That piece is too famous for its own good and is often played with ineffective sentimentality. But under Mälkki’s baton, and with this orchestra — Sibelius’s sound world etched in its bones — “Finlandia” was newly disarming, modestly dignified in its touching harmonies and iron-willed fanfares.
It was a delivery reminiscent of the program’s opener, “Lemminkäinen’s Return,” the fourth legend from Sibelius’s “Lemminkäinen Suite,” based on the “Kalevala,” Finland’s national epic. A brief finale to a long work, the “Return” is all climax, but Mälkki maintained a level head, unleashing a bit of fiery folk aggression here and there, but for the most part emphasizing color and letting it bloom with grandeur that was assured rather than insistent.
Saariaho’s flute concerto “L’Aile du Songe,” from 2001, was a quietly personal touch of programming: Mälkki, who like Saariaho lives in Paris, is a friend and eminent interpreter of her music. And for the Carnegie performance, Mälkki was joined by another previous collaborator, the flutist Claire Chase, in the solo part. (Those two recently brought Felipe Lara’s excellent Double Concerto, which had premiered in Helsinki, to the New York Philharmonic.)
The flute — human, elemental — has been one of Saariaho’s favored instruments, for which she has written some of her most dreamily poetic music. Here, it sings in brief phrases above suspended textures that aren’t melodies per se, but that build to broadly expressed gestures.

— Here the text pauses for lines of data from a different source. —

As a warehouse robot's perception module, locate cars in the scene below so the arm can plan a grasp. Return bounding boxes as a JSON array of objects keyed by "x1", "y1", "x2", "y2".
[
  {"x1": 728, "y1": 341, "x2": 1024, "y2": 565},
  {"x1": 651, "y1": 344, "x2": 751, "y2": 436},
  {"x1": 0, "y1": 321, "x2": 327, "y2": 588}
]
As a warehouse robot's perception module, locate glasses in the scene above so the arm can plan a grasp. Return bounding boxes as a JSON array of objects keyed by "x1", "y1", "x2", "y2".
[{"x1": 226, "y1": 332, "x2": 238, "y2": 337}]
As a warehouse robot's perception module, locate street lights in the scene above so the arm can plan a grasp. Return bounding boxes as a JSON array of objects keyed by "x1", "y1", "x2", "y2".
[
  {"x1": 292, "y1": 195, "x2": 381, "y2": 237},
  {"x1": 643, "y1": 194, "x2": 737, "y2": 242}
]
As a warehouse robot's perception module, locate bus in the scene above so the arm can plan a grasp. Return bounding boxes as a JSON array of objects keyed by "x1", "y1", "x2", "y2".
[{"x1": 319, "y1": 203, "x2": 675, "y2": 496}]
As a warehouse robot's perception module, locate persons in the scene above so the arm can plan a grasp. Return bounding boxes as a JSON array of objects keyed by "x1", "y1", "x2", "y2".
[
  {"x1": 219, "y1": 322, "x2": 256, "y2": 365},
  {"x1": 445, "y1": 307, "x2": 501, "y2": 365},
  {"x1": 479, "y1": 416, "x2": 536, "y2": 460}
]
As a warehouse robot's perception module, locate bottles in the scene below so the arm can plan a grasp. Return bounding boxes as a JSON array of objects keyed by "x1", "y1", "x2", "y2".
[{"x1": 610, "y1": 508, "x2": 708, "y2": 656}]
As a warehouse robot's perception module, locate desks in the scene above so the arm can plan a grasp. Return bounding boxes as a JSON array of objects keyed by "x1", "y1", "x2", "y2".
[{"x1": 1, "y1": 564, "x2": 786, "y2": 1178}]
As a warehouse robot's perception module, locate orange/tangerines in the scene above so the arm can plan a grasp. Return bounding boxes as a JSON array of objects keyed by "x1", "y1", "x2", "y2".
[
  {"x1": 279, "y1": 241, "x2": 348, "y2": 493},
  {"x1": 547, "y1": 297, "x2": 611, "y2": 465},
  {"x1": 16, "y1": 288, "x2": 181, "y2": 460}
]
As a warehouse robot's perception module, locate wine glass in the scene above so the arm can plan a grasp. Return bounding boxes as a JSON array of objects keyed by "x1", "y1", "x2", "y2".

In the second movement, the soloist vocalizes alongside notated playing, which Chase dispatched with her trademark theatricality. She and the Finns were satisfyingly united in their treatment of some of the work’s most exquisite details: downward glissandos that evoke a quickly passing, or perhaps dying, flare of sound; a celestial slow fade that ascends yet ebbs, in the end, to inaudibility.